期刊名称:Indian Journal of Computer Science and Engineering
印刷版ISSN:2231-3850
电子版ISSN:0976-5166
出版年度:2021
卷号:12
期号:3
页码:641-652
DOI:10.21817/indjcse/2021/v12i3/211203126
出版社:Engg Journals Publications
摘要:DNA barcoding (a technique that uses short DNA sequences) has become fast, economic and accurate method for discovering and identifying organisms of the three main kingdoms of eukaryotes. In plants, few coding and non coding regions of chloroplast genomes have been tested for their ability to identify species while other regions of genome are still left to be explored for their suitability as DNA barcodes.
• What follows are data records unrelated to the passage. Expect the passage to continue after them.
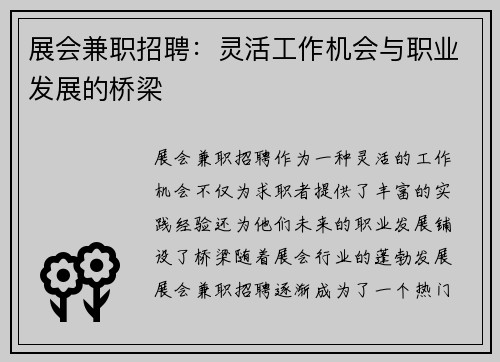 展会兼职招聘：灵活工作机会与职业发展的桥梁
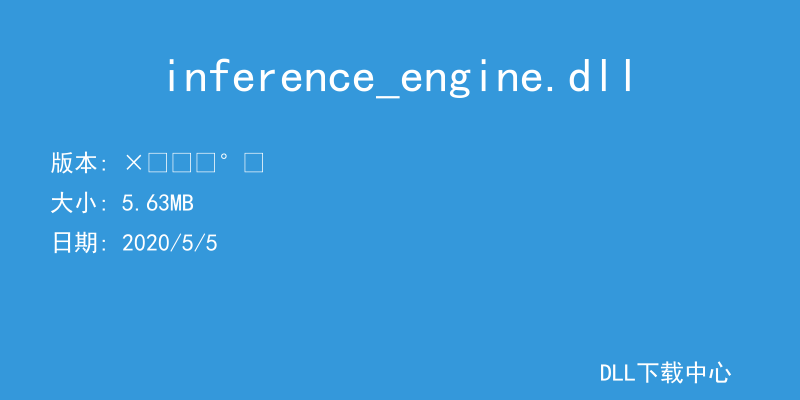 inference_engine.dll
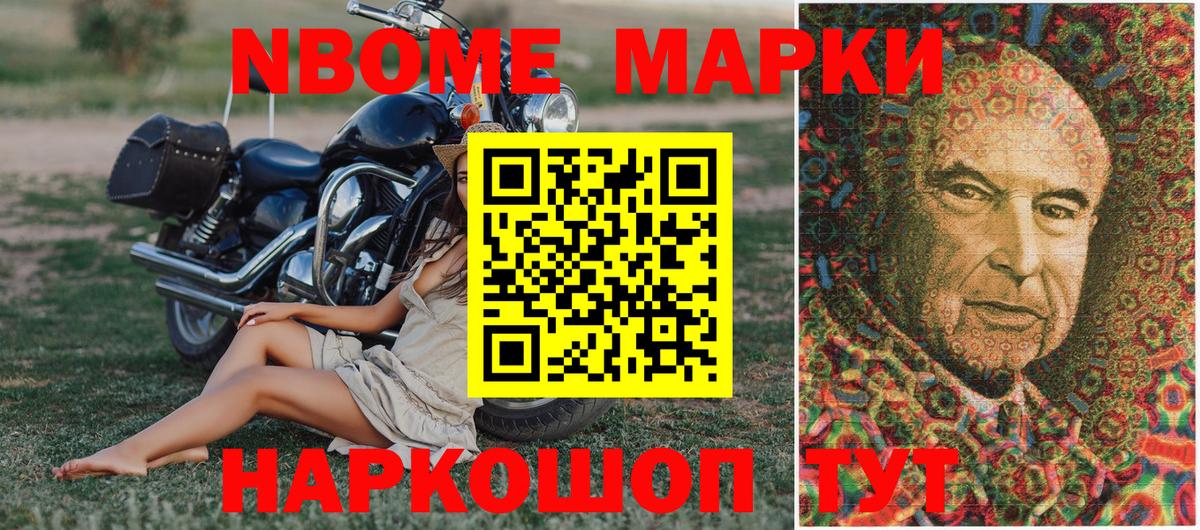 Марки 25I-NBOMe 1500мкг  Вход с VPN  Марки 25I-NBOMe 1500мкг  Наркотические марки  Кириши 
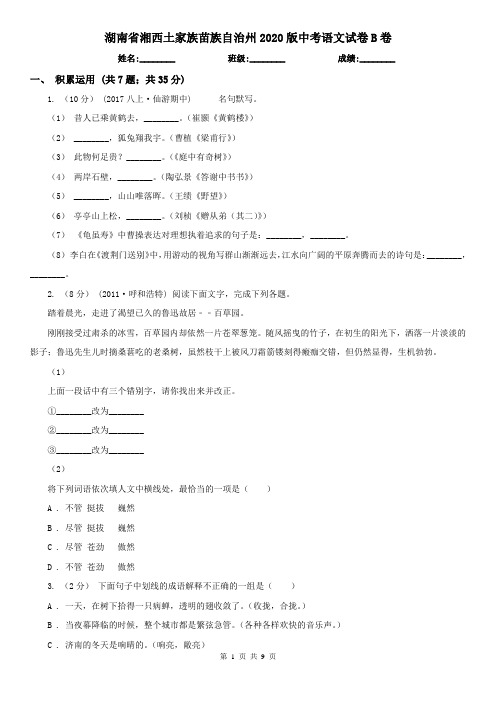 湖南省湘西土家族苗族自治州2020版中考语文试卷B卷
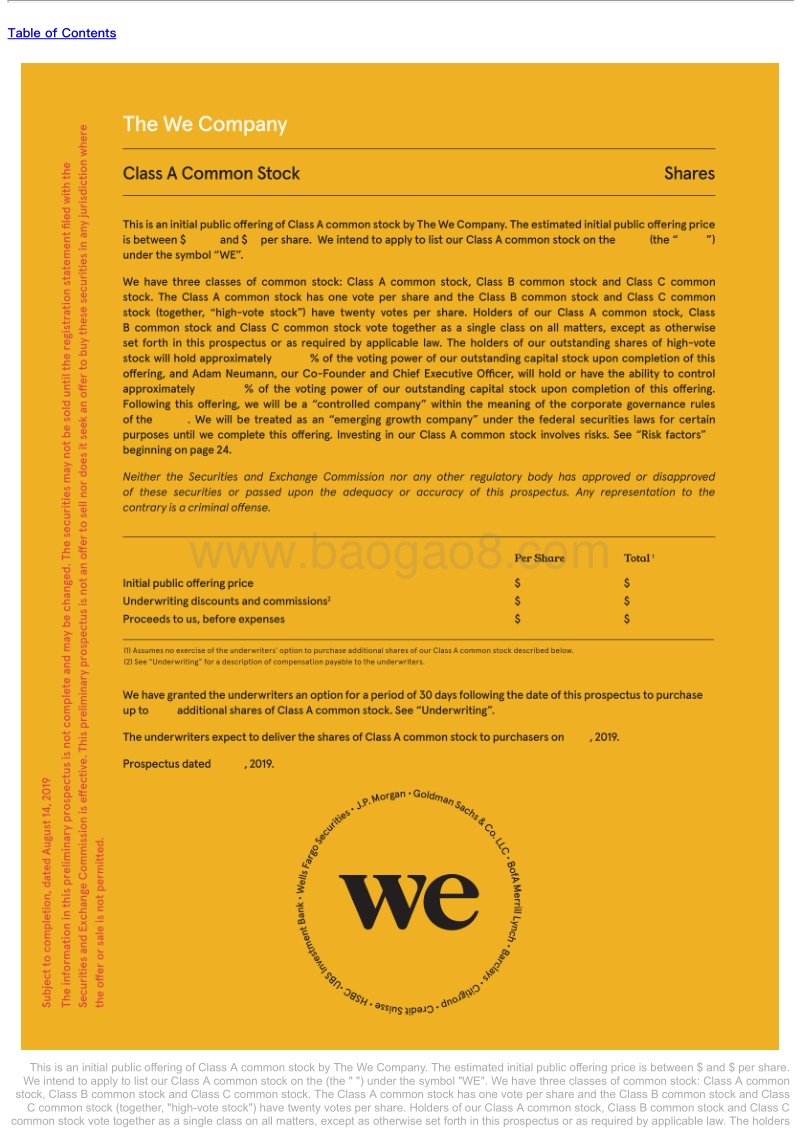 WeWork提交IPO招股书.pdf_第3页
The present study is about identification of potential DNA barcodes and assessing their potential to discriminate 133 plant species belonging to family Solanaceae from chloroplast DNA (cpDNA) sequences using different machine learning classification algorithms in WEKA and distance based method in SPIDER. Thirty three hyper-variable regions were identified based on nucleotide diversity (π) using sliding window analysis of aligned file of these species. These regions along with well established markers (matK and rbcL) were assessed for their discriminating potential at genus level. Sequence richness regime was followed for six hyper-variable regions ‘ycf1’, ‘cemA, cemA-petA’, ‘rps12-clpP, clpP / rps12-psbB’, ‘petA, petA-psbJ, psbJ, psbJ-psbL’, ‘trnL-trnF, trnF, trnF-ndhJ’ and ‘ndhF, ndhF-rpl32, rpl32, rpl32-trnL’ using BLASTN along with matK and rbcL and were tested for their discrimination potential at genus and species levels. Distance based method SPIDER and machine learning algorithm SMO performed best when compared with other classification methods. It was observed from the study that with increase in number of sequences from particular species, there is increase in percentage correct identification rates. All hypervariable regions were able to achieve maximum percentage of correct identification rate (100%) at genus level. However region ‘ndhF, ndhF-rpl32, rpl32, rpl32-trnL’ was able to achieve highest discrimination rate of 69% at species level which was even better than matK and rbcL. The low identification rates at species level as compared to genus level were attributed to ambiguity within species for these regions. This study will provide valuable resource for development of DNA barcodes for Solanaceae family.